Marten Falls First Nation chief says water 'emergency' ignored
Remote Northern Ontario reserve has been without safe drinking water for nearly a decade
The Chief of Marten Falls First Nation says the government isn't taking a drinking water emergency in his community seriously.
A boil water advisory for Marten Falls was first issued in 2005. The First Nation has been without potable water since then.
Now, Eli Moonias said a broken water filter at the water treatment plant means the tap water is no longer safe, even for bathing.
Moonias said he's worried someone will get seriously ill from the bacteria in the water.
Moonias said since the filter broke in April he has written letters and had meetings with officials from both the federal and provincial government officials.

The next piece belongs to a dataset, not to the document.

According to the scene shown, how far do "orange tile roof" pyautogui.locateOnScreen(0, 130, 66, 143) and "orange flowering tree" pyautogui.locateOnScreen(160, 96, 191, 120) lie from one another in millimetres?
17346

But he said his pleas for emergency funding to fix the water treatment plant have been ignored.
"My concern here is government not treating it as an emergency," he said. "Is an emergency confined to flooding, fire, that's it. Not water?"
NDP MP Charlie Angus raised the concern about water in Marten Falls in the House of Commons earlier this week.
"The water in the taps isn't even safe to bathe babies in," Angus said. "The reserve doesn't have the $70,000 to replace the filter, nor the expertise. Bathing children in contaminated water wouldn't be tolerated in any non-native community."
Aboriginal Affairs Minister Bernard Valcourt did not respond specifically to the situation at Marten Falls.
"I just want to point out ... that we take actions to ensure that First Nations have the same access to clean drinking water as all Canadians," Valcourt said.
He then accused the NDP of voting against the last federal budget that included $300 million for safe water on reserves.
Watch a video of the interchange below:
Marten Falls First Nation is a located about 400 kilometres by air, north of Thunder Bay.